The Scottish government has begun its review of ways to increase the number of social enterprises, employee-owned businesses and co-operatives in Scotland, with sector body Co-operatives UK on the review panel.
Co-operatives UK says its priority is to ensure that Scottish co-ops can take part and influence this review, and hosts a meeting next month to give members a chance to have their say.
“We have Scottish government’s attention and need to ensure we make the most of this rare opportunity,” it says.
Co-operatives UK adds that its work will be guided by the outputs of its Scottish Policy Summit, which brought co-operatives together to identify needs and opportunities ahead of the government review.
Scottish co-operatives identified a number of focus areas:
- Economic priorities and policy frameworks
- Mainstreaming and scaling co-operatives
- Leveraging co-operation between co-operatives
- Invest in co-operative development
The Co-operatives UK summit also covered the potential of co-ops in improving wellbeing and transitioning to a low-carbon economy, by more effectively distributing wealth, offering democratic control and having a social purpose beyond profit.

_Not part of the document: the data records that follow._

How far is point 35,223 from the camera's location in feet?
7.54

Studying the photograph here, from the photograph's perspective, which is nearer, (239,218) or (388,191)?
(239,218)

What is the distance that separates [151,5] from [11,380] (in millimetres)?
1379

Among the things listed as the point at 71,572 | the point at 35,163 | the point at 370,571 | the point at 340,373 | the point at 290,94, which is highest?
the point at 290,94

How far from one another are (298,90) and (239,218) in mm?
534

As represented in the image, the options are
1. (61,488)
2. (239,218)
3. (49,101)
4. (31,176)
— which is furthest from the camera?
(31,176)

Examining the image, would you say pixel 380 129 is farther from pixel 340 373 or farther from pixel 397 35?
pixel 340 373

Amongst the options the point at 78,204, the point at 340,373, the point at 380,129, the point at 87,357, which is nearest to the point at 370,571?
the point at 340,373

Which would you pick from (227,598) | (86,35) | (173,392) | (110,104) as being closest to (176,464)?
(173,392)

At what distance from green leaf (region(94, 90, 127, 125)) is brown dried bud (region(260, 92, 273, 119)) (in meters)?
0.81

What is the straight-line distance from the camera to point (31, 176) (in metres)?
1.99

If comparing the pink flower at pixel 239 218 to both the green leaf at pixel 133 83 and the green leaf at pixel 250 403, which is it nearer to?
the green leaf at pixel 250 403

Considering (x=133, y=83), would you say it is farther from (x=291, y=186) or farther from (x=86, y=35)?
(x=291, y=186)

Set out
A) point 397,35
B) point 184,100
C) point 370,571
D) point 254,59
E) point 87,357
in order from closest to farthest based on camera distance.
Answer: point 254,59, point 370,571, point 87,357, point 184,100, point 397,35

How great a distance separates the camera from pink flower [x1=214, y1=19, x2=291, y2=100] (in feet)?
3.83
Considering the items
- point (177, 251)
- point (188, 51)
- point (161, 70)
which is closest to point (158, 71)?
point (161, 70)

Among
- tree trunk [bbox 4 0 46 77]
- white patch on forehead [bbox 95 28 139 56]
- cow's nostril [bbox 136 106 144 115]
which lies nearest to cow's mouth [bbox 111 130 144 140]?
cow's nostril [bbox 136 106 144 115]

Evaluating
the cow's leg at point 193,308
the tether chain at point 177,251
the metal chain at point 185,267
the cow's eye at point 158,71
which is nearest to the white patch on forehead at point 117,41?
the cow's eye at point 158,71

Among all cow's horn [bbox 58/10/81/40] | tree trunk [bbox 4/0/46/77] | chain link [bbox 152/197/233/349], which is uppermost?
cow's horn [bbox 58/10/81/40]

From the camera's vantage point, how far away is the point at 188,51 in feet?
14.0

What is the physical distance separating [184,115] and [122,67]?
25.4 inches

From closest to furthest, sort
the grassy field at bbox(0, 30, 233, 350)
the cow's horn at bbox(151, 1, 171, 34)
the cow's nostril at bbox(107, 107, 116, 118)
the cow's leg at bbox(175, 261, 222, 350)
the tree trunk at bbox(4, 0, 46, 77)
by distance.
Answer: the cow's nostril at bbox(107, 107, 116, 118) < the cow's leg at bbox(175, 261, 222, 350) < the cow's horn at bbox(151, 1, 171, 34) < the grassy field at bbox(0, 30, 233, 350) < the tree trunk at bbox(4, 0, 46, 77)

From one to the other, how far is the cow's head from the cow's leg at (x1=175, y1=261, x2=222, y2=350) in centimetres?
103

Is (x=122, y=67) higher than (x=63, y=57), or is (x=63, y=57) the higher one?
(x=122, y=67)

It raised concern over the lack of public awareness, understanding and appreciation of co-ops in communities, among potential entrepreneurs, businesses and those who advise them, and to tackle “cultural norms and perceptions in the economy [which] discourage the exploration and adoption of co-operative models”, as well as barriers to capital.
“Scottish government must establish objectives and KPIs in economic policy and practice that prioritise and measure the human additionality (e.g. wellbeing, relational value) that co-operatives are great at generating,” said the review. “Scottish government also needs to recognise that it is dealing with multiple converging crises and systemic failures, with huge costs, that can only be addressed through significant economic reform.”
To mainstream the sector, the summit suggested the government “should require more economic democracy ‘by default’, when supporting businesses, and in its partnerships with business”.
“We need to help Scottish government identify and understand the most successful, impactful and high-potential co-operative models round the world,” added the summit note. “We then need to define the mechanism for scaling and /or proliferating these models in Scotland.”
To leverage co-operation between co-ops, it suggests the Scottish government resources peer support between co-ops to help grow the sector and nurture “ecosystem of institutions and networks within the co-operative economy that enable growth”.
And more investment is needed, it says, to encourage start-ups, facilitate growth and increase capacity in co-op development.
“More institutions could and should play a role in co-operative development, including trade unions and community organisations,” it adds. “Local co-operative development has the advantage of taping into social capital and community. Social capital is critical to co-operatives and is strong at the local level.”